## BEGIN PROVIDED PASSAGE
Because she was in a long-term relationship with her assailant, Ade Kur says she was directed to report to a general assault counsellor, rather than a sexual assault counsellor, who then asked her if the assault was simply a “misunderstanding.”
“There are always all these strategies that crisis counsellors, sexual assault counsellors, and general assault counsellors in universities will use to deter you from coming forward,” says Ade Kur. “To try and play ‘devil’s advocate’ to your story because they’re ‘prepping you’ for all of the questioning. But really it just serves this purpose to limit the number of reports… and that’s how you show that sexual violence is not a ‘thing.’ But it is.”
An Access to Information request filed by a UofT student newspaper, The Strand, showed that in the 2014-15 academic year there were 137 informal complaints of sexual assault (a number that should be closer to 8,500, considering nearly one in five women will be sexually assaulted as students). Of those 137, 22 became formal complaints, at the discretion of a sexual assault counsellor. Six of those cases were reported to police, and three ended up in court. There were zero suspensions, zero expulsions, and zero disciplinary measures taken by the university.
“Once someone makes a report, how it’s reported – whether it’s documented as a ‘domestic incident’ and not sexual assault, or an ‘interpersonal conflict’ – these are ways that are used to massage numbers,” says Kirchmeier.
2. They’re silencing survivors, rather than working with them
“A lot of the times when you come forward and you speak out, you’re painted as someone who’s really antagonizing the university,” says Ade Kur. As a result, universities are unwilling to listen and respond to survivors’ demands for change.
Kirchmeier, who is filing a third party Human Rights Complaint on behalf of any person who has ever alleged sexual harassment, discrimination, or assault to UBC, says that her university discouraged her from speaking out about a sexual misconduct that she witnessed. An administrator told her that “telling people that there was a predator would be like ‘putting a snake in the grass,’” she says.
Ade Kur says that other students had told her that UofT would force students who disclosed sexual assault to sign confidentiality agreements that would prevent students from speaking publicly about their assault, under threat of legal action. “So this is a multi-million dollar institution against students in an incredibly vulnerable position,” she says.
At McGill, a student working group spent more than two years drafting a sexual assault policy in consultation with survivors, which was released in February. Administrators withdrew support for the policy a month later. The Dean of Students at the time, André Costopoulos, explained the decision to the Montreal Gazette, saying that “some of the language has to be more general.” McGill replaced the student-written policy with a proposal drafted by administrators.
Khosroshahy, calls the new policy “wishy-washy,” noting that it “does not have a clear reporting mechanism.”
Khosroshahy also raises another issue with the new draft policy: “It doesn’t capture the huge problem we have on our campus, which is student-professor relations.” In the 2015/16 academic school year, an anonymous student published a feature in the McGill Daily, Let’s Talk About Teacher, about her relationship with a professor who was notorious for sleeping with students. The piece spurred an outpouring of other stories about student-professor relationships.
## END PROVIDED PASSAGE
→ WRITTEN TASK 1
Rewrite the passage on campus sexual assault between "Ade Kur says that" and "drafted by administrators.", inclusive, putting "three years" in place of "two years".
→ WRITTEN TASK 2
Answer these questions from the passage on campus sexual assault:
(a) How many informal complaints of sexual assault were there in the 2014-15 academic year, according to the Access to Information request?
(b) Who was the Dean of Students at McGill who explained the decision to the Montreal Gazette?
(c) What was the title of the feature published in the McGill Daily?
The entries are separate material, unrelated to the passage on campus sexual assault.
## BEGIN DATASET RECORDS
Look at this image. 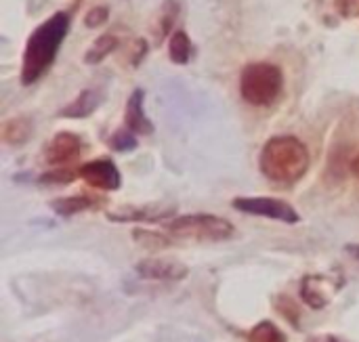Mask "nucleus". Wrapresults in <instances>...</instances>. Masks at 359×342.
I'll return each instance as SVG.
<instances>
[{
	"label": "nucleus",
	"mask_w": 359,
	"mask_h": 342,
	"mask_svg": "<svg viewBox=\"0 0 359 342\" xmlns=\"http://www.w3.org/2000/svg\"><path fill=\"white\" fill-rule=\"evenodd\" d=\"M69 13H55L46 21H42L32 36L27 38L25 53H23V67H21V84L29 86L38 82L46 69L53 65L67 32H69Z\"/></svg>",
	"instance_id": "f257e3e1"
},
{
	"label": "nucleus",
	"mask_w": 359,
	"mask_h": 342,
	"mask_svg": "<svg viewBox=\"0 0 359 342\" xmlns=\"http://www.w3.org/2000/svg\"><path fill=\"white\" fill-rule=\"evenodd\" d=\"M259 164H261V172L269 181L292 185L307 175L311 156L303 141L284 135V137H273L265 143Z\"/></svg>",
	"instance_id": "f03ea898"
},
{
	"label": "nucleus",
	"mask_w": 359,
	"mask_h": 342,
	"mask_svg": "<svg viewBox=\"0 0 359 342\" xmlns=\"http://www.w3.org/2000/svg\"><path fill=\"white\" fill-rule=\"evenodd\" d=\"M284 88V74L276 63L257 61L248 63L240 76L242 99L250 105L265 107L271 105Z\"/></svg>",
	"instance_id": "7ed1b4c3"
},
{
	"label": "nucleus",
	"mask_w": 359,
	"mask_h": 342,
	"mask_svg": "<svg viewBox=\"0 0 359 342\" xmlns=\"http://www.w3.org/2000/svg\"><path fill=\"white\" fill-rule=\"evenodd\" d=\"M168 231L181 240L196 242H225L233 238V225L215 214H185L168 223Z\"/></svg>",
	"instance_id": "20e7f679"
},
{
	"label": "nucleus",
	"mask_w": 359,
	"mask_h": 342,
	"mask_svg": "<svg viewBox=\"0 0 359 342\" xmlns=\"http://www.w3.org/2000/svg\"><path fill=\"white\" fill-rule=\"evenodd\" d=\"M231 206L236 210L244 212V214L273 219V221H282V223H288V225H294V223L301 221L294 206H290L288 202L278 200V198H236L231 202Z\"/></svg>",
	"instance_id": "39448f33"
},
{
	"label": "nucleus",
	"mask_w": 359,
	"mask_h": 342,
	"mask_svg": "<svg viewBox=\"0 0 359 342\" xmlns=\"http://www.w3.org/2000/svg\"><path fill=\"white\" fill-rule=\"evenodd\" d=\"M80 177L95 189L103 191H116L122 185V177L118 166L109 158H97L93 162H86L80 168Z\"/></svg>",
	"instance_id": "423d86ee"
},
{
	"label": "nucleus",
	"mask_w": 359,
	"mask_h": 342,
	"mask_svg": "<svg viewBox=\"0 0 359 342\" xmlns=\"http://www.w3.org/2000/svg\"><path fill=\"white\" fill-rule=\"evenodd\" d=\"M341 282L328 275H307L301 282V299L311 309H324L339 292Z\"/></svg>",
	"instance_id": "0eeeda50"
},
{
	"label": "nucleus",
	"mask_w": 359,
	"mask_h": 342,
	"mask_svg": "<svg viewBox=\"0 0 359 342\" xmlns=\"http://www.w3.org/2000/svg\"><path fill=\"white\" fill-rule=\"evenodd\" d=\"M80 151H82L80 137H76L74 132H59L46 143L44 160H46V164H53L59 168V166H65V164H72L74 160H78Z\"/></svg>",
	"instance_id": "6e6552de"
},
{
	"label": "nucleus",
	"mask_w": 359,
	"mask_h": 342,
	"mask_svg": "<svg viewBox=\"0 0 359 342\" xmlns=\"http://www.w3.org/2000/svg\"><path fill=\"white\" fill-rule=\"evenodd\" d=\"M137 273L154 282H181L189 275V269L172 259H147L137 265Z\"/></svg>",
	"instance_id": "1a4fd4ad"
},
{
	"label": "nucleus",
	"mask_w": 359,
	"mask_h": 342,
	"mask_svg": "<svg viewBox=\"0 0 359 342\" xmlns=\"http://www.w3.org/2000/svg\"><path fill=\"white\" fill-rule=\"evenodd\" d=\"M175 208L168 206H139V208H118L107 212V219L114 223H158L170 217Z\"/></svg>",
	"instance_id": "9d476101"
},
{
	"label": "nucleus",
	"mask_w": 359,
	"mask_h": 342,
	"mask_svg": "<svg viewBox=\"0 0 359 342\" xmlns=\"http://www.w3.org/2000/svg\"><path fill=\"white\" fill-rule=\"evenodd\" d=\"M143 97L145 93L141 88H137L126 105V128L135 135H151L154 132V124L145 118L143 111Z\"/></svg>",
	"instance_id": "9b49d317"
},
{
	"label": "nucleus",
	"mask_w": 359,
	"mask_h": 342,
	"mask_svg": "<svg viewBox=\"0 0 359 342\" xmlns=\"http://www.w3.org/2000/svg\"><path fill=\"white\" fill-rule=\"evenodd\" d=\"M101 103V95L97 90H82L67 107L59 111L61 118H88Z\"/></svg>",
	"instance_id": "f8f14e48"
},
{
	"label": "nucleus",
	"mask_w": 359,
	"mask_h": 342,
	"mask_svg": "<svg viewBox=\"0 0 359 342\" xmlns=\"http://www.w3.org/2000/svg\"><path fill=\"white\" fill-rule=\"evenodd\" d=\"M34 124L29 118H13L2 124V141L8 145H23L32 137Z\"/></svg>",
	"instance_id": "ddd939ff"
},
{
	"label": "nucleus",
	"mask_w": 359,
	"mask_h": 342,
	"mask_svg": "<svg viewBox=\"0 0 359 342\" xmlns=\"http://www.w3.org/2000/svg\"><path fill=\"white\" fill-rule=\"evenodd\" d=\"M95 206V200L88 196H69V198H57L50 202V208L61 217H74L84 210H90Z\"/></svg>",
	"instance_id": "4468645a"
},
{
	"label": "nucleus",
	"mask_w": 359,
	"mask_h": 342,
	"mask_svg": "<svg viewBox=\"0 0 359 342\" xmlns=\"http://www.w3.org/2000/svg\"><path fill=\"white\" fill-rule=\"evenodd\" d=\"M168 55L177 65H185L191 57V40L183 29L172 32L170 42H168Z\"/></svg>",
	"instance_id": "2eb2a0df"
},
{
	"label": "nucleus",
	"mask_w": 359,
	"mask_h": 342,
	"mask_svg": "<svg viewBox=\"0 0 359 342\" xmlns=\"http://www.w3.org/2000/svg\"><path fill=\"white\" fill-rule=\"evenodd\" d=\"M118 46V38L116 36H111V34H103L101 38H97L95 42H93V46L88 48V53H86V57H84V61L86 63H90V65H95V63H101L114 48Z\"/></svg>",
	"instance_id": "dca6fc26"
},
{
	"label": "nucleus",
	"mask_w": 359,
	"mask_h": 342,
	"mask_svg": "<svg viewBox=\"0 0 359 342\" xmlns=\"http://www.w3.org/2000/svg\"><path fill=\"white\" fill-rule=\"evenodd\" d=\"M248 338H250V342H288L286 341V336H284V332H282L276 324H271V322H261V324H257V326L250 330Z\"/></svg>",
	"instance_id": "f3484780"
},
{
	"label": "nucleus",
	"mask_w": 359,
	"mask_h": 342,
	"mask_svg": "<svg viewBox=\"0 0 359 342\" xmlns=\"http://www.w3.org/2000/svg\"><path fill=\"white\" fill-rule=\"evenodd\" d=\"M133 240L139 242L143 248H151V250H160V248H168V246H170V240H168V238H164L162 233L145 231V229L133 231Z\"/></svg>",
	"instance_id": "a211bd4d"
},
{
	"label": "nucleus",
	"mask_w": 359,
	"mask_h": 342,
	"mask_svg": "<svg viewBox=\"0 0 359 342\" xmlns=\"http://www.w3.org/2000/svg\"><path fill=\"white\" fill-rule=\"evenodd\" d=\"M109 145L111 149L116 151H133L137 147V137L135 132H130L128 128L126 130H118L111 139H109Z\"/></svg>",
	"instance_id": "6ab92c4d"
},
{
	"label": "nucleus",
	"mask_w": 359,
	"mask_h": 342,
	"mask_svg": "<svg viewBox=\"0 0 359 342\" xmlns=\"http://www.w3.org/2000/svg\"><path fill=\"white\" fill-rule=\"evenodd\" d=\"M76 179V172H72V170H67L65 166H59L57 170H50V172H46V175H42L40 177V183H55V185H67V183H72Z\"/></svg>",
	"instance_id": "aec40b11"
},
{
	"label": "nucleus",
	"mask_w": 359,
	"mask_h": 342,
	"mask_svg": "<svg viewBox=\"0 0 359 342\" xmlns=\"http://www.w3.org/2000/svg\"><path fill=\"white\" fill-rule=\"evenodd\" d=\"M107 15H109L107 6H95L84 15V23H86V27H93V29L101 27V23L107 21Z\"/></svg>",
	"instance_id": "412c9836"
},
{
	"label": "nucleus",
	"mask_w": 359,
	"mask_h": 342,
	"mask_svg": "<svg viewBox=\"0 0 359 342\" xmlns=\"http://www.w3.org/2000/svg\"><path fill=\"white\" fill-rule=\"evenodd\" d=\"M339 8L345 17L359 15V0H339Z\"/></svg>",
	"instance_id": "4be33fe9"
},
{
	"label": "nucleus",
	"mask_w": 359,
	"mask_h": 342,
	"mask_svg": "<svg viewBox=\"0 0 359 342\" xmlns=\"http://www.w3.org/2000/svg\"><path fill=\"white\" fill-rule=\"evenodd\" d=\"M347 252H349L355 261H359V246H347Z\"/></svg>",
	"instance_id": "5701e85b"
},
{
	"label": "nucleus",
	"mask_w": 359,
	"mask_h": 342,
	"mask_svg": "<svg viewBox=\"0 0 359 342\" xmlns=\"http://www.w3.org/2000/svg\"><path fill=\"white\" fill-rule=\"evenodd\" d=\"M351 170H353V175L359 179V156L353 160V164H351Z\"/></svg>",
	"instance_id": "b1692460"
},
{
	"label": "nucleus",
	"mask_w": 359,
	"mask_h": 342,
	"mask_svg": "<svg viewBox=\"0 0 359 342\" xmlns=\"http://www.w3.org/2000/svg\"><path fill=\"white\" fill-rule=\"evenodd\" d=\"M328 342H339V341H328Z\"/></svg>",
	"instance_id": "393cba45"
}]
</instances>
## END DATASET RECORDS
→ WORKED ANSWER 1
Ade Kur says that other students had told her that UofT would force students who disclosed sexual assault to sign confidentiality agreements that would prevent students from speaking publicly about their assault, under threat of legal action. “So this is a multi-million dollar institution against students in an incredibly vulnerable position,” she says.
At McGill, a student working group spent more than three years drafting a sexual assault policy in consultation with survivors, which was released in February. Administrators withdrew support for the policy a month later. The Dean of Students at the time, André Costopoulos, explained the decision to the Montreal Gazette, saying that “some of the language has to be more general.” McGill replaced the student-written policy with a proposal drafted by administrators.

→ WORKED ANSWER 2
(a) 137
(b) André Costopoulos
(c) Let's Talk About Teacher